Efficiently reading large files

Reading an entire large file into memory or iterating line by line with Python's built-in readline() can be inefficient. The built-in approach makes a system call for every line, which becomes a bottleneck for files with millions of lines. scinexus provides two functions that read data in large chunks and then split into lines, greatly reducing I/O overhead.

`iter_splitlines`

iter_splitlines(path, chunk_size=1_000_000) reads a file in chunks (default 1 MB) and yields individual lines. It correctly handles lines that span chunk boundaries.
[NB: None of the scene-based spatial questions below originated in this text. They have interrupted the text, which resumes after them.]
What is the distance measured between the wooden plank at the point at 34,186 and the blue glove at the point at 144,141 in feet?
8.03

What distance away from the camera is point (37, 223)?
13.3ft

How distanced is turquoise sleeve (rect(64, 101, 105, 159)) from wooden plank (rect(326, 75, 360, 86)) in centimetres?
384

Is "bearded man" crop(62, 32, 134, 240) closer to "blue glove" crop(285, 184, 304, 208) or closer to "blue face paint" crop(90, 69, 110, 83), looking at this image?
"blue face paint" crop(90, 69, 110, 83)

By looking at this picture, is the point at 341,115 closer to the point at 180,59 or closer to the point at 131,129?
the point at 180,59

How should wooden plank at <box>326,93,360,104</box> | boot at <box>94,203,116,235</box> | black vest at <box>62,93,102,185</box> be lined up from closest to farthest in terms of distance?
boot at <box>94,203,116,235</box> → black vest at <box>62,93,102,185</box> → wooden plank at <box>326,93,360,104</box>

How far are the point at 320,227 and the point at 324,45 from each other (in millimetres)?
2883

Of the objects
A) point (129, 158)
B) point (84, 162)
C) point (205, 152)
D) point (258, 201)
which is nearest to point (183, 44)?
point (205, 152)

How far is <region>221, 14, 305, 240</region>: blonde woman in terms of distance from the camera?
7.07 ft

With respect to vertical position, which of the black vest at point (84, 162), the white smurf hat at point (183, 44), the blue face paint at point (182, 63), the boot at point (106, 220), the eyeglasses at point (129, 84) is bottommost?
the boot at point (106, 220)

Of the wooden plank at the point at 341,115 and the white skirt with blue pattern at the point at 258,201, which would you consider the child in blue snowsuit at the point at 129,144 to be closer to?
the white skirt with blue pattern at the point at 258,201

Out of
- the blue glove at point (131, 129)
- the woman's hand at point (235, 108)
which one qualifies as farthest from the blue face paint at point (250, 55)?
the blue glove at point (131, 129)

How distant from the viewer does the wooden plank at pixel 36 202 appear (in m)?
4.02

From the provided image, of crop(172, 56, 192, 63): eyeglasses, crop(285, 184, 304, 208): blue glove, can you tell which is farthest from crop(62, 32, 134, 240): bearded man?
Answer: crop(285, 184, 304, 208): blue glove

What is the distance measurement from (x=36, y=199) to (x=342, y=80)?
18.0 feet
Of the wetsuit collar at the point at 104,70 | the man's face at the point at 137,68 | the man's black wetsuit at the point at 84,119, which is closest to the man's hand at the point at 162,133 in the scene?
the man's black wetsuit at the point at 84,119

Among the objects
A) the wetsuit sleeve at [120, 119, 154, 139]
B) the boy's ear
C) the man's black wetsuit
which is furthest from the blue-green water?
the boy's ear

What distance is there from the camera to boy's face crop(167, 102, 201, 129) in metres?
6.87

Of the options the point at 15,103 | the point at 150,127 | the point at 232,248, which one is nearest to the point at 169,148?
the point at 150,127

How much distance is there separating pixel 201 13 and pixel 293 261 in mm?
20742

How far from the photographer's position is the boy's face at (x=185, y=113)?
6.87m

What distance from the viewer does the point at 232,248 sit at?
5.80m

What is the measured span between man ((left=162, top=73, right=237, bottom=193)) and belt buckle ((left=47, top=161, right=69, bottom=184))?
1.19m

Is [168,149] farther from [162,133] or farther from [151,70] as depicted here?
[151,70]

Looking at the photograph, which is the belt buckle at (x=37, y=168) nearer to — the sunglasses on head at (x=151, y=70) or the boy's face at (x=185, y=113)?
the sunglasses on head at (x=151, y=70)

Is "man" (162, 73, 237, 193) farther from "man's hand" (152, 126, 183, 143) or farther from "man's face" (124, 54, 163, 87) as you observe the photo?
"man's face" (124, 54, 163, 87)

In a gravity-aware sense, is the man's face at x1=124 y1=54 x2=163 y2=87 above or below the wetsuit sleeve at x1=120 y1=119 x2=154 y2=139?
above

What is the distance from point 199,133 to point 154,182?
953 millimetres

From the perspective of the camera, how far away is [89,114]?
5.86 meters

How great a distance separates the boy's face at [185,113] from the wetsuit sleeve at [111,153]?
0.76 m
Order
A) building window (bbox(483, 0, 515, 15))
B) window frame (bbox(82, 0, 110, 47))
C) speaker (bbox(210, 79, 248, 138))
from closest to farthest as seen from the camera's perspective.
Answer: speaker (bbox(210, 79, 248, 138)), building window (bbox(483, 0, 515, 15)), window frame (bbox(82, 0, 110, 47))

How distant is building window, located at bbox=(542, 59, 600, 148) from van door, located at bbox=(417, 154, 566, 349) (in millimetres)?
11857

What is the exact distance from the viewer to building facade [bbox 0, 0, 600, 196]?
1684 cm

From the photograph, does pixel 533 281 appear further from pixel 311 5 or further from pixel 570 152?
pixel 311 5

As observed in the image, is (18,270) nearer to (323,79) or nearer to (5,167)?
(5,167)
from scinexus.io_util import iter_splitlines

for line in iter_splitlines("large_file.txt"):
    process(line)

`iter_line_blocks`

iter_line_blocks(path, num_lines=1000, chunk_size=5_000_000) builds on iter_splitlines — it accumulates lines into lists of num_lines and yields each list. This is useful when downstream processing works on batches (e.g. FASTA records where each record spans a fixed number of lines).

from scinexus.io_util import iter_line_blocks

for block in iter_line_blocks("large_file.txt", num_lines=1000):
    process_batch(block)  # block is a list of up to 1000 strings

Use iter_splitlines when you need one line at a time. Use iter_line_blocks when your processing naturally operates on batches of lines.